For the first time since 1995, major-league open-wheel racing in the United States was under the banner of a sole sanctioning body as Champ Car and the Indy Racing Leauge had reunified just a month prior.

Scott Dixon celebrates after winning the 2008 IndyCar opener at Homestead. Photo: Jim Hines/IndyCar.

The first race after reunification also saw a reversal of fortunes for Scott Dixon, who won the race after losing the 2007 IRL championship in crushing fashion.

In the 2007 season finale at Chicagoland Speedway, Dixon ran out of fuel while leading on the final lap of the race. The race victory – and championship – went to Dixon’s future teammate, Dario Franchitti.

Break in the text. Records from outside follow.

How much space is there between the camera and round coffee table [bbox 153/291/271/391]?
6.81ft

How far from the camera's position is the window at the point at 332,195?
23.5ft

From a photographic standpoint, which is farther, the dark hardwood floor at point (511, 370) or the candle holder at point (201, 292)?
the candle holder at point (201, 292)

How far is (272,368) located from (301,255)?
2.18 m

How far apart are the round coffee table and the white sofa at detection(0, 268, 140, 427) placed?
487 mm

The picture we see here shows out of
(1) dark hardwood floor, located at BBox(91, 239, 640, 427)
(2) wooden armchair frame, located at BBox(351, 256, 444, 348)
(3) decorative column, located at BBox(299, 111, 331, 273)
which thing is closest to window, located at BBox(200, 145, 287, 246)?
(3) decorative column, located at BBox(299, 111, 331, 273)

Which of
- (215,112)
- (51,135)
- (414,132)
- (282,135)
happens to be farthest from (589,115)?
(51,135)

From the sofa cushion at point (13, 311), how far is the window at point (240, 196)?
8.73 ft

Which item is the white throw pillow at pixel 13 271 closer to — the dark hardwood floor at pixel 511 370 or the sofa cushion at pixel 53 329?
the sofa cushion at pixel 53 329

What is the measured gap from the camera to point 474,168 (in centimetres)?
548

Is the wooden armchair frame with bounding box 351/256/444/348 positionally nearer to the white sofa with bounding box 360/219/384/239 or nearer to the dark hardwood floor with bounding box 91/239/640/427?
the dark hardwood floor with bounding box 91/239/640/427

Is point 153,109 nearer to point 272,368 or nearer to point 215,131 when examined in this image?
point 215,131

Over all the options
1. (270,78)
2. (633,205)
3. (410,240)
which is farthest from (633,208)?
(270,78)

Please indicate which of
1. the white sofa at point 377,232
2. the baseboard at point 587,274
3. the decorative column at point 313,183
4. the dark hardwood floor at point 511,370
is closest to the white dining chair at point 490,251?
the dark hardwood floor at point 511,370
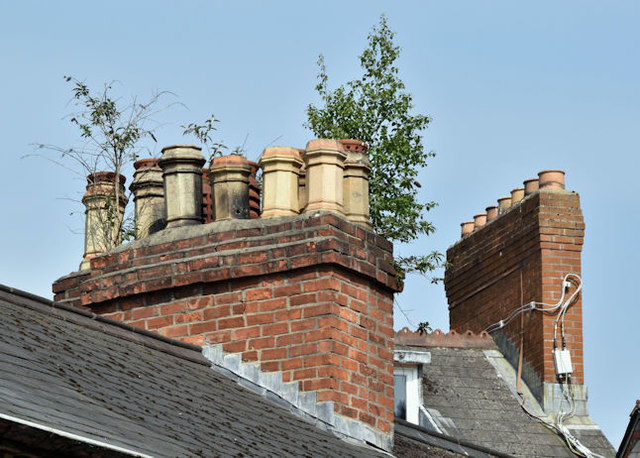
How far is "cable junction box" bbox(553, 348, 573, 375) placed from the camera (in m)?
19.2

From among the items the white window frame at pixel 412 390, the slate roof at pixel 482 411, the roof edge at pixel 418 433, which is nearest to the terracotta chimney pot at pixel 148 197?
the roof edge at pixel 418 433

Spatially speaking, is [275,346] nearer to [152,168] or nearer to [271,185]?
[271,185]

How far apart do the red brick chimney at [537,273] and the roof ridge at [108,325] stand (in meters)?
9.76

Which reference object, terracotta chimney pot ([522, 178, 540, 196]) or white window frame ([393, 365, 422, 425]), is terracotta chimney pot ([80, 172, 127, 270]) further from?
terracotta chimney pot ([522, 178, 540, 196])

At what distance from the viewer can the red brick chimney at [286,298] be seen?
413 inches

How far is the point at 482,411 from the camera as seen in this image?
60.7ft

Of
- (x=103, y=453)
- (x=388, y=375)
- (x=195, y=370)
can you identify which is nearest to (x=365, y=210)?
(x=388, y=375)

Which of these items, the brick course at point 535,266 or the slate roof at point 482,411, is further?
the brick course at point 535,266

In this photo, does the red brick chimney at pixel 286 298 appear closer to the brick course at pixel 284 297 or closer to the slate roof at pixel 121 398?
the brick course at pixel 284 297

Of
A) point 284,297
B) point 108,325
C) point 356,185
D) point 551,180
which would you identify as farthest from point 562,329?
point 108,325

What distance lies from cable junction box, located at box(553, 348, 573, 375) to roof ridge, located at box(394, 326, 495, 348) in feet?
4.35

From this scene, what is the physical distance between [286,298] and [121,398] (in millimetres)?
2960

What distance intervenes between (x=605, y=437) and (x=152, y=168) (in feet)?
30.0

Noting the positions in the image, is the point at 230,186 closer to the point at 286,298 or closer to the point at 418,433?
the point at 286,298
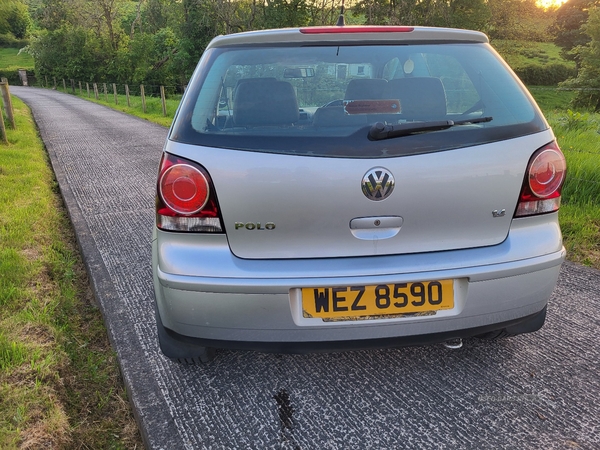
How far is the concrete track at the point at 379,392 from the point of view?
6.14 ft

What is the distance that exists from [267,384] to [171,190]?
1.00 metres

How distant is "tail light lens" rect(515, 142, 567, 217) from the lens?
1911 mm

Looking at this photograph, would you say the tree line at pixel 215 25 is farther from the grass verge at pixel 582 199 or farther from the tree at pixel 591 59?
the grass verge at pixel 582 199

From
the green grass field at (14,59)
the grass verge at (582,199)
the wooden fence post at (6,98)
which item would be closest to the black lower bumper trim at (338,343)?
the grass verge at (582,199)

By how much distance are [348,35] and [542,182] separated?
1011mm

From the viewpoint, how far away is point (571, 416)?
195cm

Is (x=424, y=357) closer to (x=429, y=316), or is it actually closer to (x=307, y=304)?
(x=429, y=316)

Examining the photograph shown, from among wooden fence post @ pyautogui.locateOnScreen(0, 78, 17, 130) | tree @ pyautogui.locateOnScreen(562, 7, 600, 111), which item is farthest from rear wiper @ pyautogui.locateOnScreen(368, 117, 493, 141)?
tree @ pyautogui.locateOnScreen(562, 7, 600, 111)

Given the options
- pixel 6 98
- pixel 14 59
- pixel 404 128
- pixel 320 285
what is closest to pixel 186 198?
pixel 320 285

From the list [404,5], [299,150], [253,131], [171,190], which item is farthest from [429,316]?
[404,5]

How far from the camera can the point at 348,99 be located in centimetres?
203

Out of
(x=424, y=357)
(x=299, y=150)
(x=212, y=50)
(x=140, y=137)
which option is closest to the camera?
(x=299, y=150)

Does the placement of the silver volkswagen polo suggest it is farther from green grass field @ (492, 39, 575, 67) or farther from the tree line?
green grass field @ (492, 39, 575, 67)

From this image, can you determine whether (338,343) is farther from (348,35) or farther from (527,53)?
Result: (527,53)
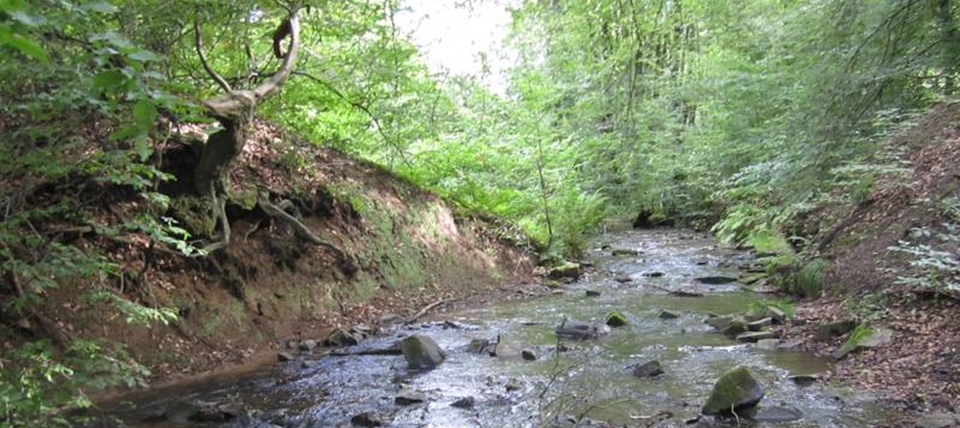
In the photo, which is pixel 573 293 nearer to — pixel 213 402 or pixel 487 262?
pixel 487 262

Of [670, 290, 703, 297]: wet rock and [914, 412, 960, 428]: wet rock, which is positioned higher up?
[914, 412, 960, 428]: wet rock

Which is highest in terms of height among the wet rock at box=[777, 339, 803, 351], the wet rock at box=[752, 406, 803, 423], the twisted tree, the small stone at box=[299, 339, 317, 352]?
the twisted tree

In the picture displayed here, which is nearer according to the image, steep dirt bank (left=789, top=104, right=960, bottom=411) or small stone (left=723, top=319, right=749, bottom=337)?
steep dirt bank (left=789, top=104, right=960, bottom=411)

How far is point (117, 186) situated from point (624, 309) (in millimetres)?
7061

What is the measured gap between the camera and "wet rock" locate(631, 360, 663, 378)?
667cm

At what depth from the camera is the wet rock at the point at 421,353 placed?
24.0 feet

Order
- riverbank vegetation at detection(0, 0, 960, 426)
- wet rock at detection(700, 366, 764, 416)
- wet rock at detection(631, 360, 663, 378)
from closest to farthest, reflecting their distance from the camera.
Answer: riverbank vegetation at detection(0, 0, 960, 426)
wet rock at detection(700, 366, 764, 416)
wet rock at detection(631, 360, 663, 378)

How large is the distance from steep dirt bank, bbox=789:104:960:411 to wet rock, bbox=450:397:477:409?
3.43 m

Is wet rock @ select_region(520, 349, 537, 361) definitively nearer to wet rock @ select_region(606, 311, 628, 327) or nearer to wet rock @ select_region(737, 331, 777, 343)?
wet rock @ select_region(606, 311, 628, 327)

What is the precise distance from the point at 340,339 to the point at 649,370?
3.84 m

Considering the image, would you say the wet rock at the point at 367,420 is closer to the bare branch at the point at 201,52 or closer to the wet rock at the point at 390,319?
the bare branch at the point at 201,52

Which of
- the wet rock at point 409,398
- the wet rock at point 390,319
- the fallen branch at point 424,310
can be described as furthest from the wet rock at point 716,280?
the wet rock at point 409,398

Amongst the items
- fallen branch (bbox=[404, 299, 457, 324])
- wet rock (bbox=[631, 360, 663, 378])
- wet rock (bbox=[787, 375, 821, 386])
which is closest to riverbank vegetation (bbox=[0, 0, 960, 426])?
fallen branch (bbox=[404, 299, 457, 324])

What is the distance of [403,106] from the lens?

But the tides turned for Dixon nearly seven months later, and the Kiwi was able to win with the help of another driver’s misfortune.

Tony Kanaan was leading with seven laps remaining when E.J. Viso spun and made contact with Kanaan’s car. Kanaan remained on track through the caution period despite suffering obvious damage to his right front suspension.

On the final restart with three laps remaining, Dixon and others cars easily passed Kanaan’s wounded car on the outside. Dixon then maintained his lead through the checkered flag to win at Homestead for the second time in his career.

“I think Marco (Andretti) and T.K. probably had a little bit better cars today, but we came through with the win, and that’s what counts,” Dixon told ESPN after his 12th career victory.

Following his victory at Homestead, Dixon continued to redeem himself through the course of the 2008 season. In May, he won the Indianapolis 500 for the first (and so far only) time. Following Indy, he went on to win four more times in 2008 and won his second series championship.

Also on this date:

1998: Mika Hakkinen won the Grand Prix of Brazil, the first of eight victories in his first championship season.

2010: Will Power won the Honda Grand Prix of St. Petersburg, which was held on a Monday morning because of rain postponing the race on Sunday.